"""

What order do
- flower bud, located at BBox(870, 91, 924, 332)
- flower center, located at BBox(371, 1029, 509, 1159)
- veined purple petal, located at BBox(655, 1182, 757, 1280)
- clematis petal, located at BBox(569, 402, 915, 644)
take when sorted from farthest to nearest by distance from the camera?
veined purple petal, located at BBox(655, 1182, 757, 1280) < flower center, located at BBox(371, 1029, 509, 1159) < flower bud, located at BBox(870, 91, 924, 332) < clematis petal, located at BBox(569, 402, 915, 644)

"""

Arrange the entries above as a two-column CSV with the header columns "prompt" and "response." Give one row per entry, with each entry's text and its answer in separate quoted fields and line breaks replaced by spaces.

Result of this task:
prompt,response
"What order do - flower bud, located at BBox(870, 91, 924, 332) - flower center, located at BBox(371, 1029, 509, 1159) - veined purple petal, located at BBox(655, 1182, 757, 1280) - clematis petal, located at BBox(569, 402, 915, 644) take when sorted from farthest to nearest by distance from the camera?","veined purple petal, located at BBox(655, 1182, 757, 1280) < flower center, located at BBox(371, 1029, 509, 1159) < flower bud, located at BBox(870, 91, 924, 332) < clematis petal, located at BBox(569, 402, 915, 644)"